The Pension Protection Act's reforms were built on six fundamental principles that helped ensure a stronger, more secure retirement for millions of American workers. Those principles were: certainty, with a permanent and more accurate calculation of employers' pension liabilities; common sense, which enabled employers to build up a cushion in their pension plans during good economic times; stability, achieved by closing funding loopholes and ensuring employers make adequate and consistent cash payments to their plans; transparency through timely and straightforward information given to employees about the health of their retirement plans; honesty from employers and union leaders, who are no longer permitted to make hollow promises of extra benefits that will never materialize because a plan is severely underfunded; and portability, established by ensuring that hybrid plans, such as cash balance pensions--which offer portable, more generous worker benefits--remain a viable part of the defined benefit system. Having served as the Chairman of the House Committee on Education and the Workforce during this process, I am pleased to have been part of this effort.

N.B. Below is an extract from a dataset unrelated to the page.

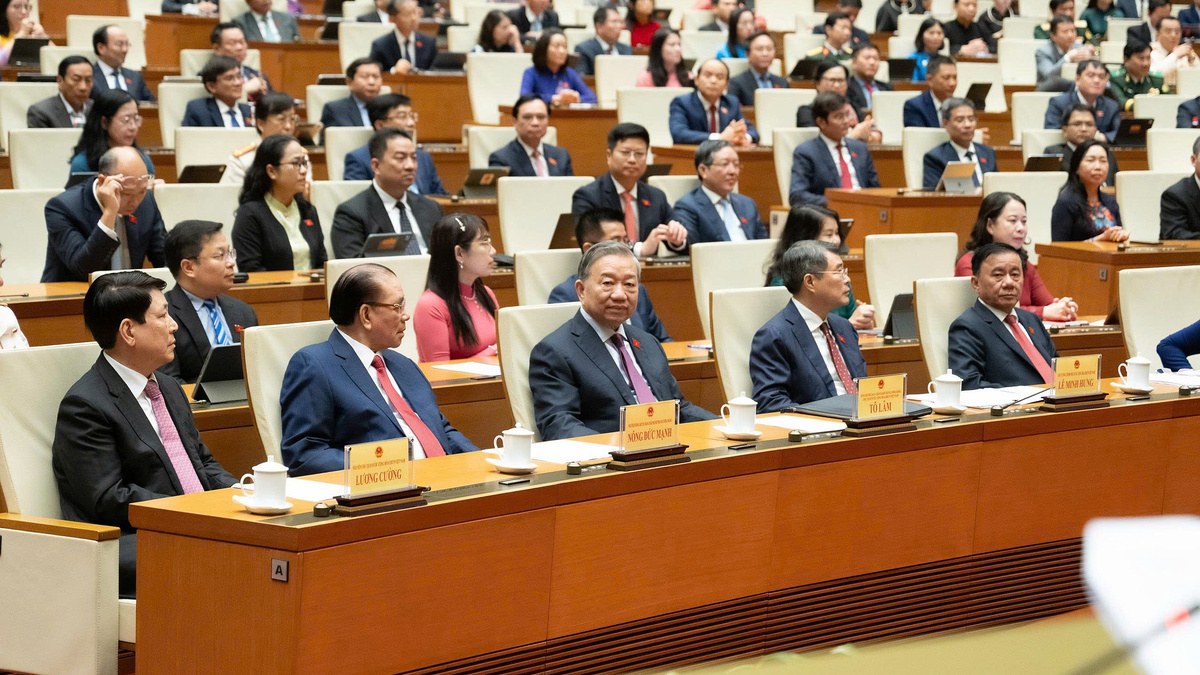 Vietnam's National Assembly Convenes First Extraordinary Session of 16th Legislature, Tackles 8 Draft Laws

Of course, it is to be expected that in legislation of that magnitude, we did not get every word perfect, or every provision as clear as it could be. That is the point of the bill before us today--H.R. 3361 is a narrow, technical bill that corrects inadvertent errors in drafting contained in the original law, and provides necessary clarification and focus, to ensure that the law is administered as Congress intended. For that reason, I support the bill before us today, and hope that it will quickly be enacted into law.
I must note for the record, however, that more remains to be done. The bill before us is very narrow in scope, and addresses only those issues that are considered purely technical on a consensus basis. There are other issues that remain to be addressed.
For example, late last year, the Senate passed by unanimous consent its own version of a technical corrections bill, which included critical clarifications with respect to the issue of asset smoothing. I would hope that this issue is addressed in any final technical correction package that we consider.
Also, there are numerous provisions which Members and staff have discussed since enactment of the 2006 law, which enjoy broad, bipartisan support, but which did not fall within the scope of this narrow package of technical corrections. Going forward, it will be necessary for us to address these items, and I stand ready to work with my Chairman, Mr. MILLER, and the distinguished Chairman and Ranking Member of the Ways and Means Committee in doing so.
Mr. Speaker, with that, I reiterate my support for this narrow legislation.